Plough

A couple of years ago, fresh from college and struggling to venture into science writing, I attended a seminar on crop biotechnology in Nairobi, Kenya. I vividly recall one guy from a multinational biotech company extol participants who included resource poor farmers, agricultural extension officers, the media, members of parliament and representatives of non-profit organizations, to consider integrating conservation tillage (CT) into Kenya’s agricultural policies.

Conservation tillage, he explained, preserves soil nutrients and reduces soil erosion. As soon as he mentioned this, one participant shot up, seeking to know how weed control would be done. “Use herbicides,” the guy snapped.

This ignited a highly explosive debate about the pros and cons of conservation tillage that almost derailed the seminar.
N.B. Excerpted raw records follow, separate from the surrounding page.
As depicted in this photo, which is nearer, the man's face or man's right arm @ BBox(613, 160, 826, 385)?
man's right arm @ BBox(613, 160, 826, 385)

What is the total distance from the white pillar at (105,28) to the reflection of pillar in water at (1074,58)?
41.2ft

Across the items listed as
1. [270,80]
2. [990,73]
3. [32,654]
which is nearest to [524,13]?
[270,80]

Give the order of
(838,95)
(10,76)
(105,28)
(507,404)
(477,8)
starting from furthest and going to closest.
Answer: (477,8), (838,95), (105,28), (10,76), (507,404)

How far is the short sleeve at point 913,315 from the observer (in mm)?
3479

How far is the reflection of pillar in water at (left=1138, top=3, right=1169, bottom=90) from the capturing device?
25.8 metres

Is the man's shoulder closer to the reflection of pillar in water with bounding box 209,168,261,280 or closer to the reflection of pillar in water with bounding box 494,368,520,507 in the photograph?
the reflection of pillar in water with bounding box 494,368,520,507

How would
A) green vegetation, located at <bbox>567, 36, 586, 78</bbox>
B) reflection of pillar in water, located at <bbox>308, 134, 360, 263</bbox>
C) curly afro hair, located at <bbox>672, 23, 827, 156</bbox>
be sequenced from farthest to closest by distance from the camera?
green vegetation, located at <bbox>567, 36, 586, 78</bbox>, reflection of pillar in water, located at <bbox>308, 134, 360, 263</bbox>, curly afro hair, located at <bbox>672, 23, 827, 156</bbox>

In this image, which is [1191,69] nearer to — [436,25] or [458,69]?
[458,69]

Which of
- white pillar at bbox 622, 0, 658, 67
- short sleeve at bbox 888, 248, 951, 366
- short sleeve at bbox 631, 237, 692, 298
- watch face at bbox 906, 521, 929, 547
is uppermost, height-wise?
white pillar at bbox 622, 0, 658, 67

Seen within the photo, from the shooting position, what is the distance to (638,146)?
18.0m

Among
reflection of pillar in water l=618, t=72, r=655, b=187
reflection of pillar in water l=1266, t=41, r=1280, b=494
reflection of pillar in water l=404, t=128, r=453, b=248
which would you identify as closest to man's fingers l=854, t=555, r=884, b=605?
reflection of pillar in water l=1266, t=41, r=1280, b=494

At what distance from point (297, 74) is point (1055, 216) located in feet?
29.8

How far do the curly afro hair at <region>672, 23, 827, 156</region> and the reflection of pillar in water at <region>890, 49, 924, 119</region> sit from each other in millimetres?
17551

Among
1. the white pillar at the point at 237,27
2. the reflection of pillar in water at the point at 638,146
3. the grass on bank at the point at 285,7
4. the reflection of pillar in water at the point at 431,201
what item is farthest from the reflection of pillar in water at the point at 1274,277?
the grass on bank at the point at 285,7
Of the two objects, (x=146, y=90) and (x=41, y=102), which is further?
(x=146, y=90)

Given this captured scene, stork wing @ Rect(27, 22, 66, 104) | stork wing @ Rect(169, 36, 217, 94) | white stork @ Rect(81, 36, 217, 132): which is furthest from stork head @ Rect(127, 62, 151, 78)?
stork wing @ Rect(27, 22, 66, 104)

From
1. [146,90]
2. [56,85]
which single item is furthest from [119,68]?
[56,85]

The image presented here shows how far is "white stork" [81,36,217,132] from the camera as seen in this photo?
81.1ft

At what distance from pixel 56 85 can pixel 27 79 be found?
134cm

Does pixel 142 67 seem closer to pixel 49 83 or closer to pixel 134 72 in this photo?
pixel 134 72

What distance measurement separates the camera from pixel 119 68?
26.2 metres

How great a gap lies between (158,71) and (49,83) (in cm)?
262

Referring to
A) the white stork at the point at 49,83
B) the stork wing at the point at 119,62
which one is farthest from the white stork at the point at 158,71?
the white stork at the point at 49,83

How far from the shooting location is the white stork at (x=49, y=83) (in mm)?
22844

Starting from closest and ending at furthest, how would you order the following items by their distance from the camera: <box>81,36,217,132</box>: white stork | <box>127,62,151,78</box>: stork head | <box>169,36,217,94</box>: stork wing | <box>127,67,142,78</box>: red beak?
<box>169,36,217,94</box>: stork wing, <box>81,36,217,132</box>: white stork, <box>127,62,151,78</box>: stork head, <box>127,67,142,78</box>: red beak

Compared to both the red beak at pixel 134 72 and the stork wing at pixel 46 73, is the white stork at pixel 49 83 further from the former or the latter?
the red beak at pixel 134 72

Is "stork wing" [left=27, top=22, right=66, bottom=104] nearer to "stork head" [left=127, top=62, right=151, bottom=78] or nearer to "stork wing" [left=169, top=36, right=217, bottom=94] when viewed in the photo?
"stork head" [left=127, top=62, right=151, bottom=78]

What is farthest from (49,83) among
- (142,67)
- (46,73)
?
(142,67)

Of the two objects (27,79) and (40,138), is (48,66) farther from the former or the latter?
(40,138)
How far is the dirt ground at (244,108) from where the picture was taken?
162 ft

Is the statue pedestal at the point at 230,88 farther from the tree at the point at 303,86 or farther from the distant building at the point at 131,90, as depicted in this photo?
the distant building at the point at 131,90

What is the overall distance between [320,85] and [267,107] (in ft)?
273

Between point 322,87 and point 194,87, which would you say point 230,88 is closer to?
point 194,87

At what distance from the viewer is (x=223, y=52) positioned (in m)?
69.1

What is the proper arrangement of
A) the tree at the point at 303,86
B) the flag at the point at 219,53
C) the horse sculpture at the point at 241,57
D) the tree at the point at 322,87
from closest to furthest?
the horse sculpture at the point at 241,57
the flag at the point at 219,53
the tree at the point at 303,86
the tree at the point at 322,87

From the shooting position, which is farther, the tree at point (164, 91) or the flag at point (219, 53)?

In a country where farmers are religiously allegiant to traditional farming methods, conservation tillage proved hard to sell.

Some in the seminar even dismissed conservation tillage as a ruse to promote the economic interests of multinational biotech companies. I, too, couldn’t resist dismissing proponents of CT as apologists for the biotech industry.

Much water has passed under the bridge since then. I have come to appreciate that CT holds the key to sustainable agriculture, especially in developing countries. I must confess that I am not alone in this.

Last week, for example, Rockefeller Foundation – a non profit that works with resource poor farmers in poor countries – released a report revealing that 75 percent of farmland in sub-Saharan Africa “is severely degraded and is being depleted of basic soil nutrients at an ominous rate.”

The report, Agricultural Production and Soil Nutrient Mining in Africa, warns that unless farmers in sub-Saharan Africa fail to change their farming methods, food insecurity would worsen.

This report is an endorsement of conservation tillage and African farmers are better advised to embrace CT.

Conservation tillage is, certainly, the preferred farming method. Some would hasten to argue that conservation tillage promotes herbicide use whose impact on the environment can prove disastrous.

With the emergence of herbicide tolerant genetically modified crops, farmers no longer need herbicides for weed control. And since the jury is already out on the safety of genetically modified crops – they yield high and are environment-friendly – farmers in Africa must embrace them. They bond perfectly well with conservation tillage.